1. A large percentage of claims are fraud. The insurance company is not out to get you, but to protect the premiums of the rest of us.
2. Maintenance is the single biggest cause of sinking at the dock. It is not a covered loss as the insurance company will not cover a loss due to inadequate maintenance.
If you have any survey from the past, especially one given to the insurance company at any time, all items should be fixed, repaired, or mitigated in some way and keep proof of that. A maintenance log, receipts and pictures will go a long way to saving your butt when the time comes.
If you have any glaring issues like hose clamps, hoses, etc. They will cost you a fortune if they are the cause of sinking.
As stupid as it sounds, we use a pilots checklist on our boat.
Why is it not stupid? Just about any dock sinking can be attributed to a maintenance issue. If you walk into court with documents, receipts and logs showing you have maintained the boat as prudently as possible, there is not a judge or jury who would side with the insurance company unless the act was proven deliberate or a result of workmanship on a recently completed job by a yard or other hired professional.
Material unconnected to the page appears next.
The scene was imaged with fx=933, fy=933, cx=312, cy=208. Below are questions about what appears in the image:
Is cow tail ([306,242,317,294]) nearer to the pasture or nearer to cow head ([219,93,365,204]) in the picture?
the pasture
3. This leads me to the "out" many yards and professionals are using in their work-orders. They ask you to sign away your right to allow the insurance company to subrogate on your behalf. This means if they cause the boat to sink, the insurance company would pay your claim, then go after the yard that was found to be the cause. If you sign away that right, your policy is null and void and you have to fight the yard yourself and their liability can be written as such they that they will replace the defective part only, and pay for the haul to do so. Leaving the rest of the boat ruined and possible hefty environmental and towing/salvage bill.
4. Document EVERYTHING. Times you called, who you called, who you talked to, what you did, etc. If you are ever asked a question in court and state that you kept notes on everything and if you may refer to them, then give exact details, you will impress a judge. Trust me, they will come in with those records of when you called, who you talked to, etc.
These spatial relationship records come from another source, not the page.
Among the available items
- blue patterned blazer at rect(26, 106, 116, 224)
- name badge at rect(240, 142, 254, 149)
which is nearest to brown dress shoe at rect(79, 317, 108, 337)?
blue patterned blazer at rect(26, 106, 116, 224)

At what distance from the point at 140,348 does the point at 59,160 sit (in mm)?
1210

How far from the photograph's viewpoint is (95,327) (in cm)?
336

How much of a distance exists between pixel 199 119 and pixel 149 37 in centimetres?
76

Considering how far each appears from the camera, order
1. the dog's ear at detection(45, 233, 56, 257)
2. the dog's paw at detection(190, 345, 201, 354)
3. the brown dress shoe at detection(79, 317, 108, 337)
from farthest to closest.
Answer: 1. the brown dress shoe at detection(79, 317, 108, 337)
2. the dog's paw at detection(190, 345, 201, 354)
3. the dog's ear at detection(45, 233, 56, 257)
5. If you have good records, can document everything, the boat was in great shape, etc. Talk to a good attorney in a consult and have him at the ready if it starts to go south.
6. Same as #5 on shape and documentation, make sure you stop at nothing to find the reason the boat sank, if they can't find a reason, get the police involved with a police report if you think it may have been human caused, or pay the yard to keep the boat in a slip next to the yard until the problem is found if you think it was caused otherwise. Be more concerned with finding out why then who is going to pay or get paid.
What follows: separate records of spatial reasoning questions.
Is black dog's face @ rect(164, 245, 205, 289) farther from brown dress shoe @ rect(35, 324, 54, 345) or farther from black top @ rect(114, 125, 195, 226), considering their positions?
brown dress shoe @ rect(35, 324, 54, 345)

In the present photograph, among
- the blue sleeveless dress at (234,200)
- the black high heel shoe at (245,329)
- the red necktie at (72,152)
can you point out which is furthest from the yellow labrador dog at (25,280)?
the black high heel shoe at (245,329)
A lot of people blast the insurance companies for failure to pay on the loss when they don't maintain their boats at all and then complain to the world about it. If there is a years worth of growth on the bottom and the boat looks like it was last cleaned when Carter was president, don't even bother putting a claim in.
It breaks my heart to hear the many stories about a boat sinking after a yard or mechanic made a mistake. Make sure not to sign your rights away and let the insurance company fight the yard for you.